* **求められる作業**
1. 自転車競技とメタバースに関する抜粋のうち、動画の説明に出てくる選手やコーチの立場を、書かれている言い方のまま残らず書き出す。
2. 自転車競技とメタバースに関する抜粋の最後の文に続けて、その先を書いてください。
____ 原文抜粋
この動画には、日本ナショナルチーム短距離Bチームの選手たちが、元世界選手権のメダリストであるナショナルコーチたちにバーチャルレースの勝負を挑む様子が納められている。Bチームの選手がコーチに勝てば、東京2020オリンピックの日本代表内定選手に挑戦できるというもの。バーチャルレースにはトラック競技の短距離選手が常用しているインドアバイクとオンライントレーニングアプリが使用されていた。ドラマ仕立てということもあり、正直、自転車競技にそれほど詳しくない筆者も思わず夢中になって見入ってしまうほどの迫力と面白さだった。
【メタバース×選手のリスクマネジメント】高額な遠征費の節約、事故や怪我のリスク回避
メタバースはこれまでにあったスポーツにおける金銭的な問題や怪我などといった課題の解決にも役立つという。
________
____ データ記録
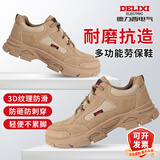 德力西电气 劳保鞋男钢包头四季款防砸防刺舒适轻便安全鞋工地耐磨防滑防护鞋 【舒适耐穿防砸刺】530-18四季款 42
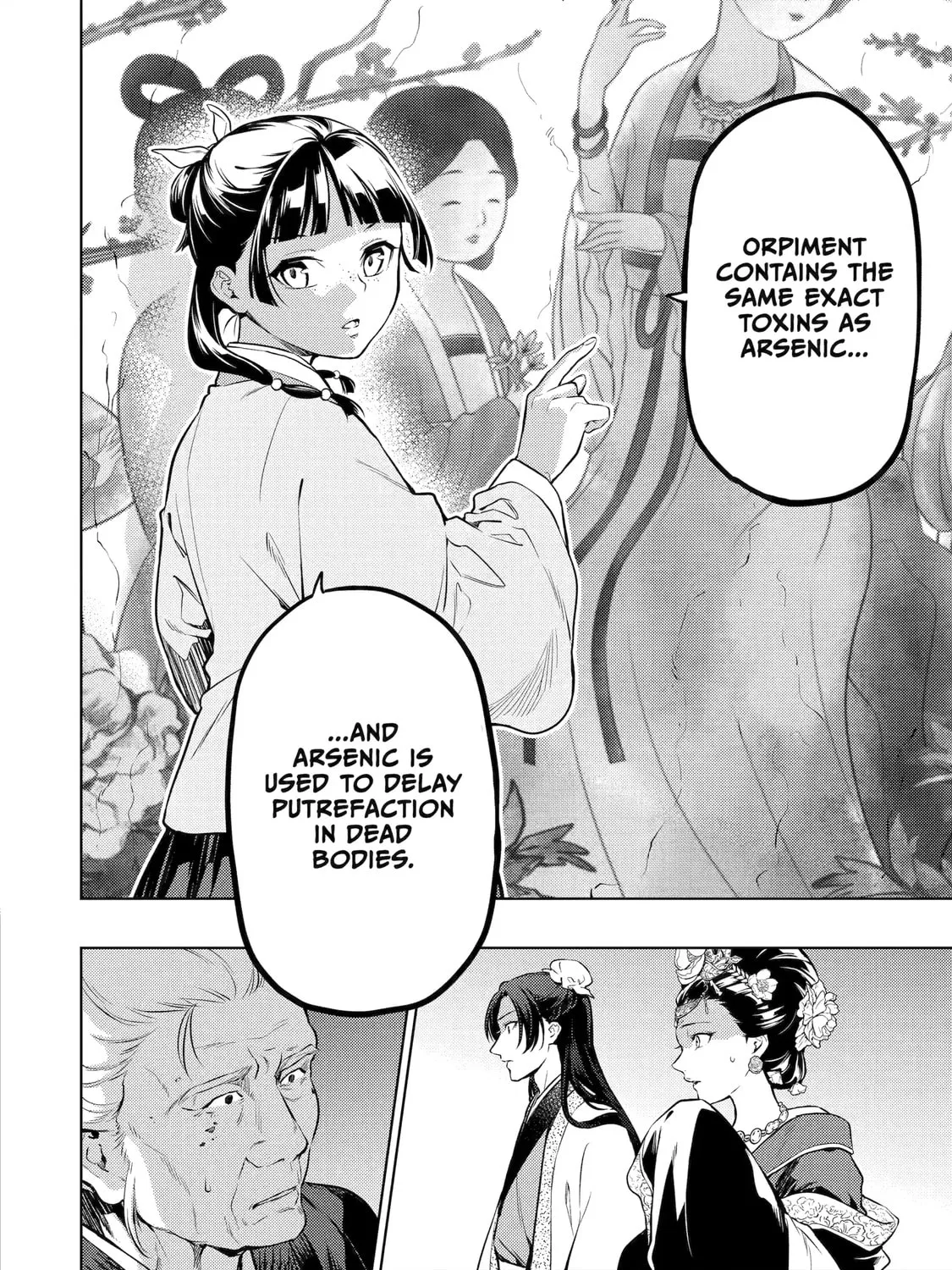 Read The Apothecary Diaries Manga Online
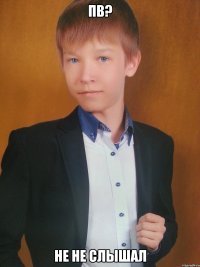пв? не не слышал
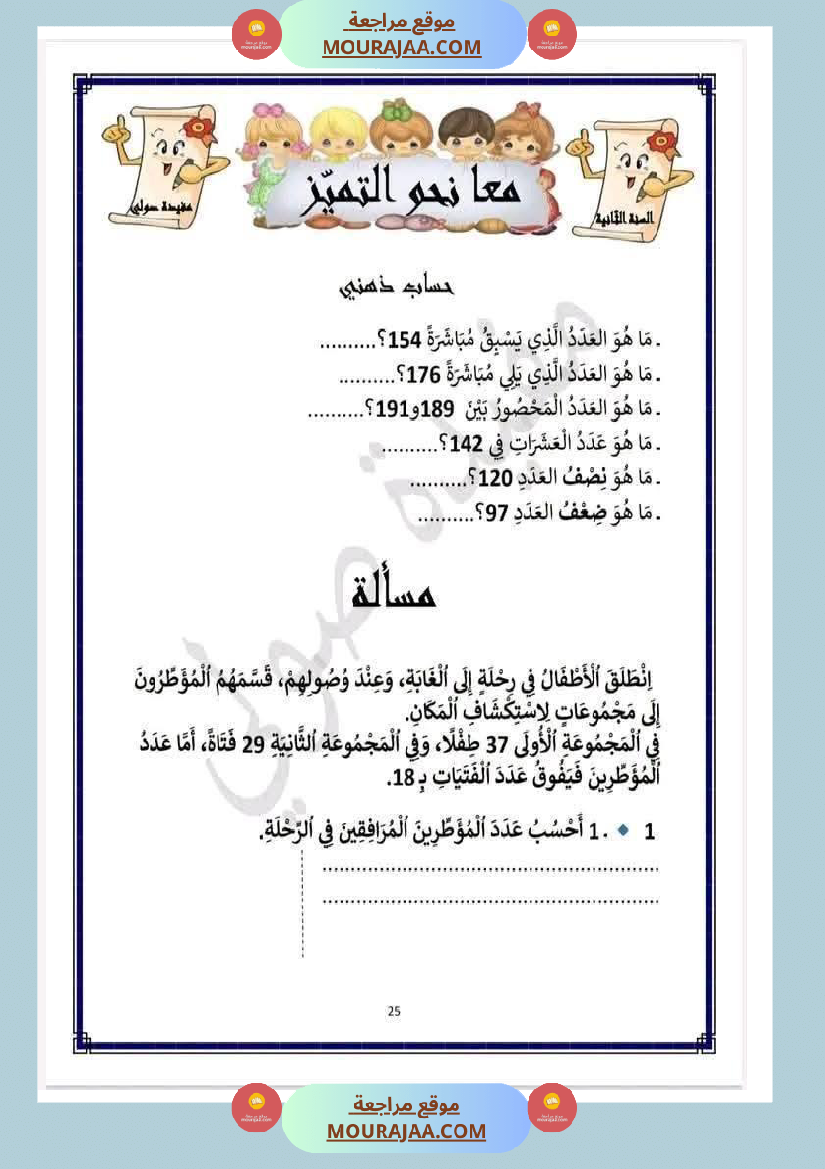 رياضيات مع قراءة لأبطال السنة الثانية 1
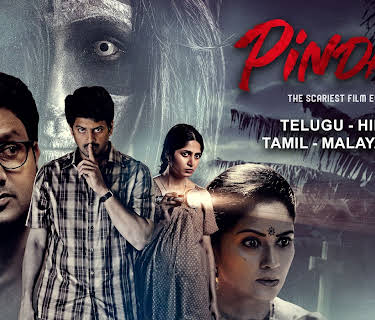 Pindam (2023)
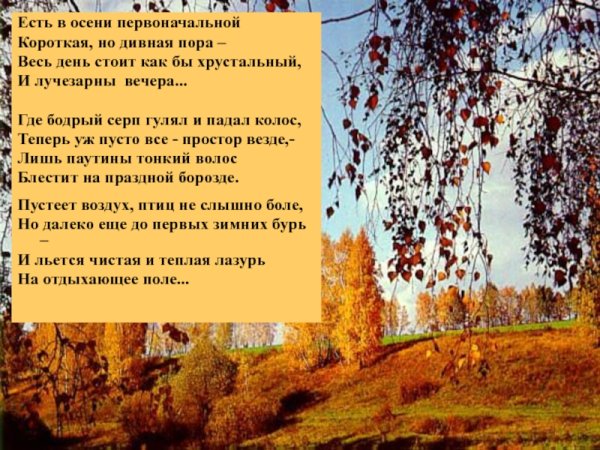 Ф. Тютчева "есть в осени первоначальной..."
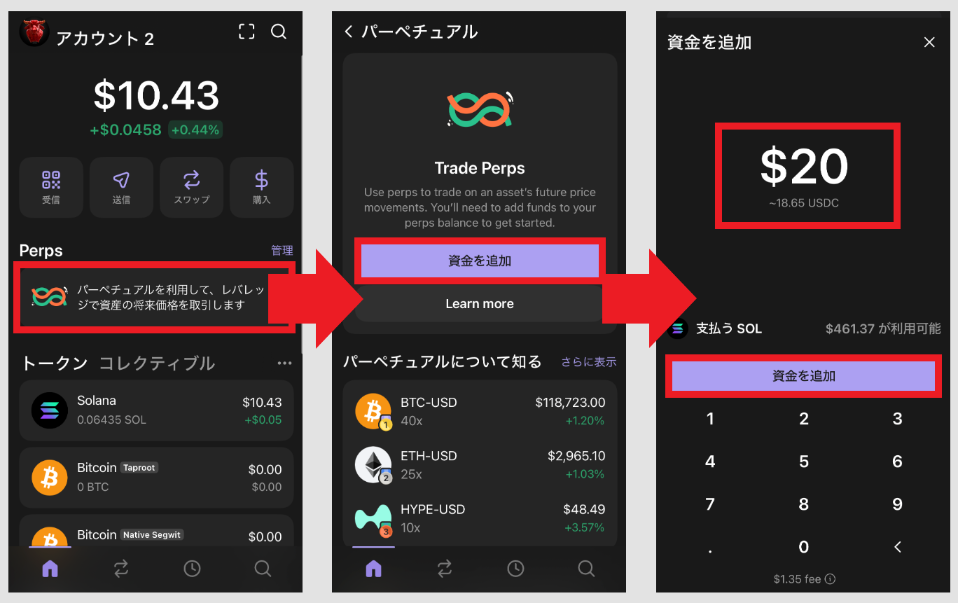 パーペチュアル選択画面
________
____ データ記録
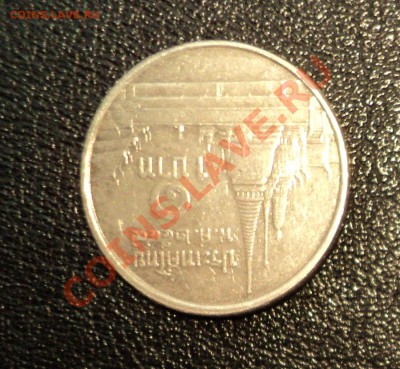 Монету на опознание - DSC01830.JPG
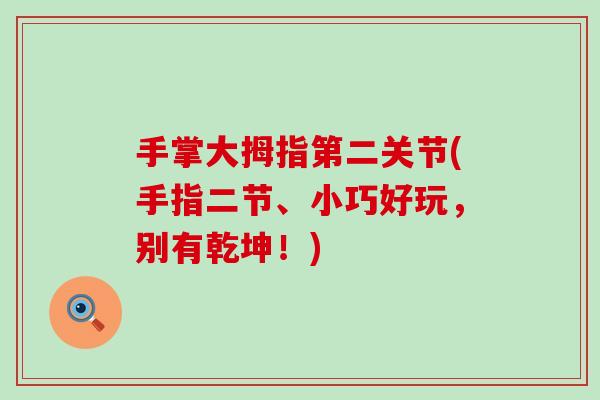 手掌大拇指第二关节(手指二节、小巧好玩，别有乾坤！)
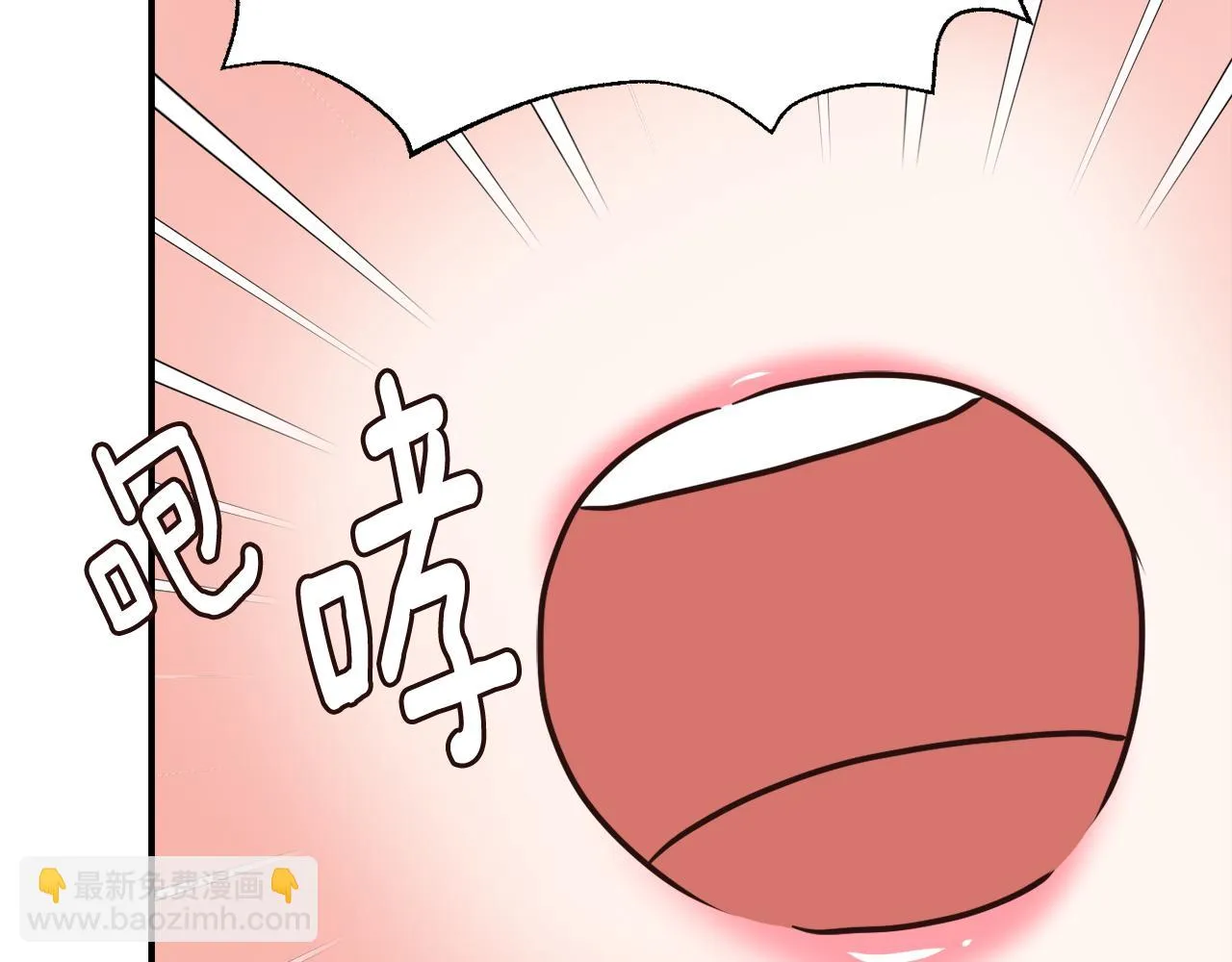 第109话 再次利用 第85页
________
____ データ記録
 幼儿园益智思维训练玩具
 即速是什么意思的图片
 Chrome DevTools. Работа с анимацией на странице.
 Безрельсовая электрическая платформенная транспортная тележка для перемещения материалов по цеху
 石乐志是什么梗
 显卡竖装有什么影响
________
* **回答内容**
1.
・日本ナショナルチーム短距離Bチームの選手
・元世界選手権のメダリストであるナショナルコーチ
・東京2020オリンピックの日本代表内定選手

2.
「自転車競技の世界では、コロナ禍でレースの開催が見送られていた2020年ごろから、バーチャルレースのニーズが一気に高まりました。バーチャルレースのメリットは、選手のモチベーションだけではありません。試合や合宿にかかる高額な遠征費を節約できますし、自転車競技につきものである走行中の事故や怪我のリスクを回避できます。バーチャルレースといっても、選手が実際に自転車のペダルを高速でまわす必要があるため、選手は日頃のトレーニングの成果を競うことができます」

日本学生自転車競技連盟が主催するバーチャルレースでは、実際の道路のデータを元にオリジナルのコースを設定することが可能なアプリと装置を導入。ツール・ド・フランスなど有名なレースルートの勾配や、石畳のゴツゴツした感触や舗装の継ぎ目までを再現し、実走した風景映像を流して競技するため、選手は本番さながらの感覚で競技を行える。こうしたレースがコロナ禍以降、増えているそうだ。